Vocals that actually sing

• Dec 28, 2017 - 16:47

I highly doubt this is even feasible on Musescore, but I want to know if there is some sort of software in which you can make sampled (fairly realistic) voices sing actual text, compared to the 'ooos' and 'ahhs' you'd get from a soundfont. I am aware that some orchestra software such as EWQL and Garritan offer this tool, but I am looking more for cheaper, preferably, free alternatives.


Comments

It's not technically feasible just using MIDI and soundfonts, but of course it is technically feasible to some extent. In order to work with MuseScore there would need to be significant development effort to incorporate the necessary technology. It's something that gets looked at now and then usually in conjunction with the Google Summer of Code, but I think the technical challenges are probably too great to be solved by one student in one summer.
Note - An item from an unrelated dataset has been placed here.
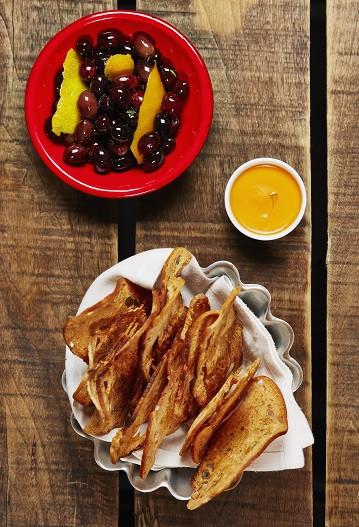 Azeitonas-marinadas-com-tomilho-e-citrinos-foto-de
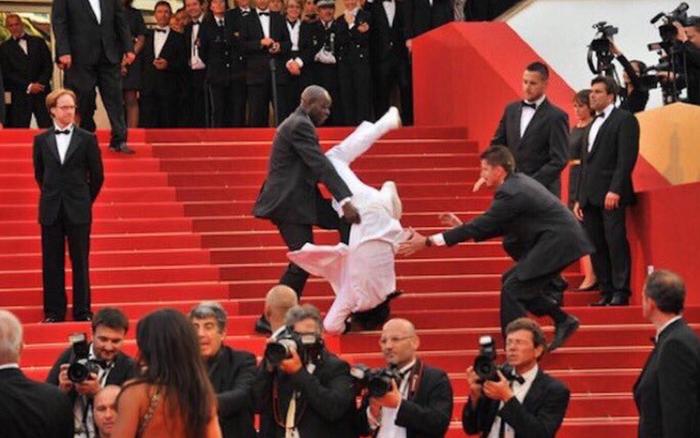 Quả cầu vàng 2020: Jason Derulo đen đủi, vấp ngã trên thảm đỏ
In reply to by Marc Sabatella

The MIDI specification allows for user-defined messages, and although they're normally musical, they can control things other than music. For example, there are some concert lighting systems that use MIDI.

I would think that if you can define custom MIDI messages for things like "switch on light number 1640" or "set fog generator volume to 3", you could also define custom MIDI messages for things like "set vocal generator to syllable 'hel', pitch C4, velocity 5", "set vocal generator to syllable 'lo', pitch C4, velocity 5", and "set vocal generator to syllable 'world', pitch A4, velocity 4".

That said, just because the MIDI specification allows custom MIDI messages, and that they could be used to control a speech generator, it's not necessarily the case that anyone has done that.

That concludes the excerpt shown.